In the planning stages, almost everyone in the crew has a bucket list. Whittle yours down — most are overly ambitious. For example, instead of making a wish list of ports and islands in an entire region, focus on one smaller coastal area or island group: the British Virgin Islands or St. Vincent and the Grenadines in the Caribbean, for example, or the Eastern Cyclades, Western Cyclades or Saronic Islands in Greece. Even with a pared-back list, you likely won't be able to see everything there is to see on a typical weeklong charter, so once you choose an area and have read a bit about it, tweak that bucket list further. If you want, make two wish-list outlines; base them on prevailing wind and weather patterns. If itinerary A isn't feasible during the week(s) you're there, itinerary B might be. You might even find that the weather allows you to do a little bit of both.
By all means, rely on the expertise of your charter company representatives in helping plan your trip and your proposed itinerary. Most companies issue pre-written "suggested" itineraries in advance of your charter; these are built upon years of solid sailing experience in each area and more local knowledge than you as a visiting skipper and crew could ever hope to have. The charter company knows what's realistic to plan in any given time frame; it knows the capabilities of its yachts, and it also knows which areas should be avoided due to navigational or other hazards. Pay rapt attention to the full pre-charter briefing about weather forecasts, navigation and suggested routes based on the wind and weather that week.

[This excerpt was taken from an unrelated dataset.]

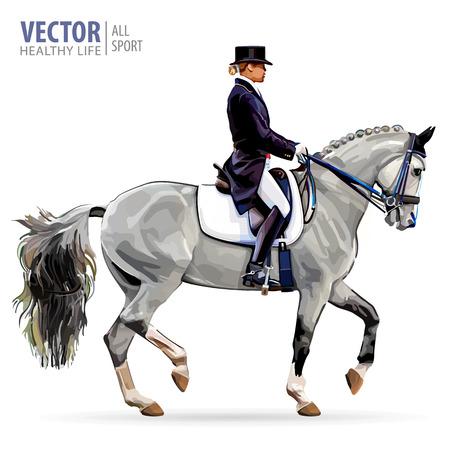 Paardensport. Amazone jockey in uniform rijpaard buitenshuis. Dressuur. Geïsoleerd op witte achtergrond Jockey te paard. Baaipaard. Vector illustratie.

Heed the company's advice on what to do — and more important, what not to do. Once aboard, the crew should never argue with a destination decision made by the captain, since it's likely based on safety or other concerns.

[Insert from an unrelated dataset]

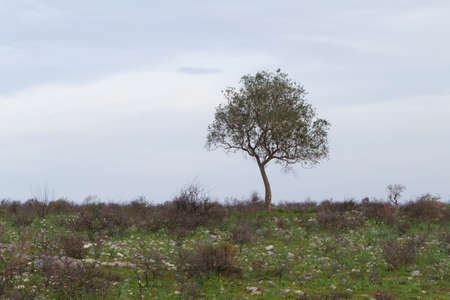 Alone tree on grassy meadow and cloudy sky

Once you arrive in paradise, remember this: You are on vacation; you are not coordinating a work-related team event. Ditch the daily planner. Let the good times roll as they may. Soak up the sun, the sailing and the local sights and sounds. Relax. Don't become so focused on crossing places off your bucket list — or on where you'll point your bow tomorrow — that you forget to enjoy where you are right now. Appreciate moments that can never be planned in advance: dolphins leaping in the bow wake, a bird perched on the stern rail, a perfect sunset over a gleaming blue sea or an unexpectedly pristine cove that wind conditions make a perfect place to drop the hook. Above all else, remember: Vacation itineraries shouldn't be a rush to beat the clock, you're off it!